Report: Romania is well positioned to attract industrial capacities from Asia

Aurel Constantin 13/07/2020 | 10:09

The Central and Eastern European Region (CEE) may attract new production capacity as the global economy undergoes major changes in the pandemic context, according to a Colliers International report on the regional industrial market. Romania is very competitive in terms of costs, and industrial production has increased significantly in recent years, qualities that can turn the country into a magnet for investments in the production area.

The global economy is undergoing a period of intense changes in the context of the pandemic, and the relationship between Europe and China is expected to shift significantly in the future. More and more specialists are talking about a relocation of important production capacities operated in Asia by European companies, eager to better control the supply chain. A major impediment, however, would have been, until recently, the significantly higher production costs in Central and Eastern Europe compared to China. As wages in China have advanced enormously in the last 10 years, this change is becoming more and more possible, especially in the context of a pandemic that has put huge pressure on the supply chain.

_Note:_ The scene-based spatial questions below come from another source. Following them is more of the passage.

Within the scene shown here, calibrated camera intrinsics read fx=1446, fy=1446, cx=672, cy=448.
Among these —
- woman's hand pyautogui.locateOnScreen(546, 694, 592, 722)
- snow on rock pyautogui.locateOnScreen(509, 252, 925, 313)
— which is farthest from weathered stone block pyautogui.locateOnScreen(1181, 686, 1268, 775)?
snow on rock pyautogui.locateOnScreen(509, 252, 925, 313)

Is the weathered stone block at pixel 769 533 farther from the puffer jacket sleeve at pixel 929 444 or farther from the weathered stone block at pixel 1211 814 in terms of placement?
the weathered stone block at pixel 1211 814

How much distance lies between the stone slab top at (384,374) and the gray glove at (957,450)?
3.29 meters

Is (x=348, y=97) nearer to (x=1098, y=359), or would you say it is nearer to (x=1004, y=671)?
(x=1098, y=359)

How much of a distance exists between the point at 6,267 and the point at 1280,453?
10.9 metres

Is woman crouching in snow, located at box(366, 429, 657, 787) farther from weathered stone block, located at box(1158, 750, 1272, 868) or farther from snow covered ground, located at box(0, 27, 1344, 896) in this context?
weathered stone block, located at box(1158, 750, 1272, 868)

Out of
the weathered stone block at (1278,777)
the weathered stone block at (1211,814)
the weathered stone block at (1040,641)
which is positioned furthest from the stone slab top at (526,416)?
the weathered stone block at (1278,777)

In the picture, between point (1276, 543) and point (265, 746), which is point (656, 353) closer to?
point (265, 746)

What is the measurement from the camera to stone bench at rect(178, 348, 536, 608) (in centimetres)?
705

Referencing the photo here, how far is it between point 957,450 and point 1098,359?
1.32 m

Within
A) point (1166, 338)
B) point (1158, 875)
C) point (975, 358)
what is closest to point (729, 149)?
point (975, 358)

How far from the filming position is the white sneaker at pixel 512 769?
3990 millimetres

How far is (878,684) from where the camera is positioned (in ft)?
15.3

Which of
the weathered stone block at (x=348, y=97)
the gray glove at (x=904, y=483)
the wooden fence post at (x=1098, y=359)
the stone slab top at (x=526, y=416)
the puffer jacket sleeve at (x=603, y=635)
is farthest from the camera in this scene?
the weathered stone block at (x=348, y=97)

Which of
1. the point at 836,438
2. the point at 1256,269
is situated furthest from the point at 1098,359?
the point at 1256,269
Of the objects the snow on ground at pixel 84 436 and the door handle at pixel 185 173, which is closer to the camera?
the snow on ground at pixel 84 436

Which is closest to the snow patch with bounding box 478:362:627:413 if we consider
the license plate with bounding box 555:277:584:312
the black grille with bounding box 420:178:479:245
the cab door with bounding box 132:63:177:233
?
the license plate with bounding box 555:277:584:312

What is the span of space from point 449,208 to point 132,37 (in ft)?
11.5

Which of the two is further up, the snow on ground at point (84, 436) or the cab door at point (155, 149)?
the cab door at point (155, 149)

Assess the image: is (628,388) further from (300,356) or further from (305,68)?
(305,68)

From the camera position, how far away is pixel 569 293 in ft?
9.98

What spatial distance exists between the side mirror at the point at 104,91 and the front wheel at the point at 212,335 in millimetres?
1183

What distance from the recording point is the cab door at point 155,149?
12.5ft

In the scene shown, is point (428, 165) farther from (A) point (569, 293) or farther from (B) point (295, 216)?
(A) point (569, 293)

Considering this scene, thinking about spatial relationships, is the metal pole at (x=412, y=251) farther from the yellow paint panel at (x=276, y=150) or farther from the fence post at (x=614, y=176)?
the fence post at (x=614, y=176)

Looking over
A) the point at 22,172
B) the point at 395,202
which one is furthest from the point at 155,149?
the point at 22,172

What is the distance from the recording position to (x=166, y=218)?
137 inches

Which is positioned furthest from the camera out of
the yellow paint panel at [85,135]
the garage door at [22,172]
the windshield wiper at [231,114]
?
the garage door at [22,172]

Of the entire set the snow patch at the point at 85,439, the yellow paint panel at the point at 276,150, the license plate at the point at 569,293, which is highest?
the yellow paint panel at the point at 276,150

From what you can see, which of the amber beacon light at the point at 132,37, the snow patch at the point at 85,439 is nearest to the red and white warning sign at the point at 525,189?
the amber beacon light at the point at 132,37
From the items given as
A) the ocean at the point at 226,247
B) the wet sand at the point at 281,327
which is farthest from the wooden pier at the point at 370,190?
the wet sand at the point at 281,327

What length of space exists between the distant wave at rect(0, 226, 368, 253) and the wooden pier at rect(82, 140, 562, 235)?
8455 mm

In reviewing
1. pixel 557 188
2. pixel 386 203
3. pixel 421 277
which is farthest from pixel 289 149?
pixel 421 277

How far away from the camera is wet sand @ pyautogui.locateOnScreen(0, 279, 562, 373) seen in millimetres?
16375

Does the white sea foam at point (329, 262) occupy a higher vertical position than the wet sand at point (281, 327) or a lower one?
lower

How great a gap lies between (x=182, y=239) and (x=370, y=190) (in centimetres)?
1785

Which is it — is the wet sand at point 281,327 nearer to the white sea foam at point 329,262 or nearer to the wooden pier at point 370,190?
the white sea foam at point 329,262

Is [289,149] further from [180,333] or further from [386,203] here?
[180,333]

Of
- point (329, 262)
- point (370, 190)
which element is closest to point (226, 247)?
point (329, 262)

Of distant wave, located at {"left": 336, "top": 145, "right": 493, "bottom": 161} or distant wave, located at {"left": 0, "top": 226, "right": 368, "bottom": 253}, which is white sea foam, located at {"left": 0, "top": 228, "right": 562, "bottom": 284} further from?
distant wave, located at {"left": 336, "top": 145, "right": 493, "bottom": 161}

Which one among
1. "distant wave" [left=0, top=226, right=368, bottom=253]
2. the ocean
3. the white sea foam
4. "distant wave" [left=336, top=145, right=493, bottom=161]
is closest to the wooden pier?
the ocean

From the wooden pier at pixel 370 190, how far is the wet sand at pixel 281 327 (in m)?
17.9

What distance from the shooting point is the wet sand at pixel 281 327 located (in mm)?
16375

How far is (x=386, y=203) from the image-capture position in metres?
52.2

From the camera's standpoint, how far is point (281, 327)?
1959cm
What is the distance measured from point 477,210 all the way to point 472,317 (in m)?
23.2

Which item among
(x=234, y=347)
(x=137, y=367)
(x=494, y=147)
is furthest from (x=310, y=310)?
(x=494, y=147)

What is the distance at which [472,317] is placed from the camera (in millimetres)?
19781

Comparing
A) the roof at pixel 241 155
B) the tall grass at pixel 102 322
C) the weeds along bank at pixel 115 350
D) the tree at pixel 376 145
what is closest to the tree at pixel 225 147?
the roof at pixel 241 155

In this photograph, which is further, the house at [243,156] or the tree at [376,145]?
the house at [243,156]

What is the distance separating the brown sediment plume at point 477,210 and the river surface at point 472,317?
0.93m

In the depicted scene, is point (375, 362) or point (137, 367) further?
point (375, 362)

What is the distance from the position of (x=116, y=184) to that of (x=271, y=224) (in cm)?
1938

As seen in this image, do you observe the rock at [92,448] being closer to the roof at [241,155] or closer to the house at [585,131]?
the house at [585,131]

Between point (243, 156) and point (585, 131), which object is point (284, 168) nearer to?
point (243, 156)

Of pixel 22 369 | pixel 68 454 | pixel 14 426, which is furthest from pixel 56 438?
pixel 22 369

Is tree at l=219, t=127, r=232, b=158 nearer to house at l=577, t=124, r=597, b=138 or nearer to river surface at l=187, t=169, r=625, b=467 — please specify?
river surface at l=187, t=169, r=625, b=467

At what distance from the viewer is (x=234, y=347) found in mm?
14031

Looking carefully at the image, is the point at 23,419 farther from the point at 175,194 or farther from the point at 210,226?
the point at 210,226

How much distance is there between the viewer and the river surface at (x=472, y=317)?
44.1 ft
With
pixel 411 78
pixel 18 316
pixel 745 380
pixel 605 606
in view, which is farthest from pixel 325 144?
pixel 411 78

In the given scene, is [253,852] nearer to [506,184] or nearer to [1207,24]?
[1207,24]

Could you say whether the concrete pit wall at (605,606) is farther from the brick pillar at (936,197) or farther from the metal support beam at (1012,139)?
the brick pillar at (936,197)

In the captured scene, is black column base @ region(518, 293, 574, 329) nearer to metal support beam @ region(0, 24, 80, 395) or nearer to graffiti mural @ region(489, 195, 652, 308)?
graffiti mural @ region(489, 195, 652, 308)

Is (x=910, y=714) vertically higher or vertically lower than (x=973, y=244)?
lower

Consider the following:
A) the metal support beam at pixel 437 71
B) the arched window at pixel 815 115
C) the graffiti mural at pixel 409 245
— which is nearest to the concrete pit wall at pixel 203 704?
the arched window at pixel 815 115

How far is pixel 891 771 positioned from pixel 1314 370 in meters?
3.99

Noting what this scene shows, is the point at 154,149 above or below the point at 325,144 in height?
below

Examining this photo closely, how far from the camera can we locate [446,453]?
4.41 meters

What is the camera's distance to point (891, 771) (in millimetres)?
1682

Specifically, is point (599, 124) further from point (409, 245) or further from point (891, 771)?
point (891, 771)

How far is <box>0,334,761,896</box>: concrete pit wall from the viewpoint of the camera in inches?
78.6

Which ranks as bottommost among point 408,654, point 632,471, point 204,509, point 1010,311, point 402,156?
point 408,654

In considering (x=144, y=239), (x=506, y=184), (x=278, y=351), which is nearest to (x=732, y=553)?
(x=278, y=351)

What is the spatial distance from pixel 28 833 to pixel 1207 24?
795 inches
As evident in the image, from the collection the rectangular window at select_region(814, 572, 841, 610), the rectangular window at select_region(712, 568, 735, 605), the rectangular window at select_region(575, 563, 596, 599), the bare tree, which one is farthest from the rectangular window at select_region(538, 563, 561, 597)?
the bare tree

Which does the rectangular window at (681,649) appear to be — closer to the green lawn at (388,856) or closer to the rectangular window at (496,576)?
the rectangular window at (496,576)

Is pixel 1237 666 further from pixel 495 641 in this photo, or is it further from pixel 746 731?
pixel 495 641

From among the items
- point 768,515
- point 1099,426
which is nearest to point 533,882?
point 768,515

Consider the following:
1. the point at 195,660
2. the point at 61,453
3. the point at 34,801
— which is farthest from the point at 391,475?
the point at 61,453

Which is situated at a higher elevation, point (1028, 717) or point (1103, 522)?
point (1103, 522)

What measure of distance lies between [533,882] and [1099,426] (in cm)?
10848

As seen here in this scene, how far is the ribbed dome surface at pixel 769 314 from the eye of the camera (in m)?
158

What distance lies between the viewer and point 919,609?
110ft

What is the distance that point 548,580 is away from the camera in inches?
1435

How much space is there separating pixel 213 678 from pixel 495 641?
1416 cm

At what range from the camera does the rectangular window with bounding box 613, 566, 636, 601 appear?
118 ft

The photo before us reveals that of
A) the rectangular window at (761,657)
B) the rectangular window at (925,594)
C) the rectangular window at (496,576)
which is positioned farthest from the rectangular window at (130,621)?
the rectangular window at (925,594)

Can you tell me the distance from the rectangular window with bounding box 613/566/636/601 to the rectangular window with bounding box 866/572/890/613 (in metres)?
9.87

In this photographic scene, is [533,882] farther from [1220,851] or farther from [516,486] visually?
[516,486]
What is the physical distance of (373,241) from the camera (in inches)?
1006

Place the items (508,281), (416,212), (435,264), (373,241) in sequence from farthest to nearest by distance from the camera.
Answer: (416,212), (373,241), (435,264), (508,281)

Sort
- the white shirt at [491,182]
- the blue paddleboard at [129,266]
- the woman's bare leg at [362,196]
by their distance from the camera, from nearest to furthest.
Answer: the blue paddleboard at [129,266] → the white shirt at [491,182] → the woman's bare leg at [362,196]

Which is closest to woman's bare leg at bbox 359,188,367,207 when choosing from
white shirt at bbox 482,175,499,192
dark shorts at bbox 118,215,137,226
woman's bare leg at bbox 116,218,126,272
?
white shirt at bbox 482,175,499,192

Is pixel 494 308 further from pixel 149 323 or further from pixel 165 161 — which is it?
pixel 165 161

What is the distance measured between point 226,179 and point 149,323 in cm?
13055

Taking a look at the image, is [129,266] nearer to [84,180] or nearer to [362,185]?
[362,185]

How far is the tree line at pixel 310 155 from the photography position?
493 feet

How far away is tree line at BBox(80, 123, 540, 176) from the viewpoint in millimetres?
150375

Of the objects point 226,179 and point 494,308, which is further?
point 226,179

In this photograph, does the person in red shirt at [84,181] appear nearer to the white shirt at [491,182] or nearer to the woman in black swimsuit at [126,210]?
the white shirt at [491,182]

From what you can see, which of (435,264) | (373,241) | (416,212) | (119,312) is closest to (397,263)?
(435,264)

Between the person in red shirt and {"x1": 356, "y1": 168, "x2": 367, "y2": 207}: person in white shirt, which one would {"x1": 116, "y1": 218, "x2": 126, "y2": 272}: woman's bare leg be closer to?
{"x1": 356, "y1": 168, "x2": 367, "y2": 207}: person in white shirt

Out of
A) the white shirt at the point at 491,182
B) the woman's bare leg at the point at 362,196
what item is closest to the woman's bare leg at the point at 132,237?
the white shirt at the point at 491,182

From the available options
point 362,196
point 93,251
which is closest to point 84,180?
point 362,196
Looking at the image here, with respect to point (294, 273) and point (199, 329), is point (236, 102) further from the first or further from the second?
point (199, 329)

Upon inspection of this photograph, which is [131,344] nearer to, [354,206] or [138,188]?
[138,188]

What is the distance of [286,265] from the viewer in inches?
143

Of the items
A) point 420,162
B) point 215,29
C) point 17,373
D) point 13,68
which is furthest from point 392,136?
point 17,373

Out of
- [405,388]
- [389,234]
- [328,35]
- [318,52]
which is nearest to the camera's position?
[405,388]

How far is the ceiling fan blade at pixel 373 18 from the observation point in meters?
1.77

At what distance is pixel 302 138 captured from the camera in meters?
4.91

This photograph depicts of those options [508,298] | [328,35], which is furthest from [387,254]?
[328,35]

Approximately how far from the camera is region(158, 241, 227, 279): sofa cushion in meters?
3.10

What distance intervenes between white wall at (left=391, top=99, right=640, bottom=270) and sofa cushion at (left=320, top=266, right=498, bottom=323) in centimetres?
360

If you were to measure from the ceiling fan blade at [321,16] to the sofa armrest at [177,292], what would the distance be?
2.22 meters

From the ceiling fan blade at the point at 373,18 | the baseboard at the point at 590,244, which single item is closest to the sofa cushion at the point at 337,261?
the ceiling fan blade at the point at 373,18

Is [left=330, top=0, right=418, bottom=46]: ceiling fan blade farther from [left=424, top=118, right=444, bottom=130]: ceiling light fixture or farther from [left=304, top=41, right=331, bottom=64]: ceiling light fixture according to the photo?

The Central and Eastern European area has seen one of the highest rates of economic growth in the last decade, and industrial production has kept the pace. Probably the biggest advantage that countries in this region have is the labor market, with wages several times lower than in Western Europe and, in recent years, surprisingly similar to those in China, according to Colliers International’s report.

“Bulgaria remains well below the level of labor costs in China for production operations, Romania is comparable to China, and Poland and Hungary are not much higher. There are major differences from a decade and a half ago, when Eastern European countries were either preparing to join the EU or had just become members. Between 2004 and 2018, average manufacturing costs increased 5.6 times in China, while in the CEE region the advance was much lower. And all these at a productivity which has clearly kept up the pace,” says Laurențiu Duică, Partner & Head of Industrial Agency at Colliers International.

Specifically, the Czech Republic, Hungary, Poland, Slovakia saw an increase in labor costs of 1.6 to 2.6 times from 2004 to 2018, while Bulgaria and Romania recorded increases of just over 3 times in the same period. For comparison, labor costs in the German production sector are about 3 times higher than in the Czech Republic and Slovakia, about 4 times higher than in Hungary and Poland, almost 6 times higher than in Romania and almost 8 times higher than in Bulgaria.

“Moreover, the CEE region has overtaken Spain and the UK, as measured by the output of its factories, and is closing in on France. The CEE’s factories were initially focused on goods involving low-complexity manufacturing processes, but this has also changed gradually over time: goods with a higher added value and more technologically complex now make up a much higher share throughout the CEE than a decade ago”, says Silviu Pop, Head of Research at Colliers International.

The pace of productivity growth has remained above the pace of cost advances, and, in all Central and Eastern European countries, the gap between value added per employee and labor costs has widened significantly between 2004 and 2018. It is worth noting that in Romania, the gap between value added per employee and labor costs is slightly below that of China, with neighboring countries also following, with small differences.

Innovation remains the region’s Achilles heel, with CEE scoring almost half in the World Economic Forum’s competitiveness indicators compared to Germany, which is nevertheless, one of the world’s top innovators. Still, the region’s countries managed to close the gap significantly compared to Germany and other developed nations, in the last couple of decades, with regards to infrastructure and institutional quality.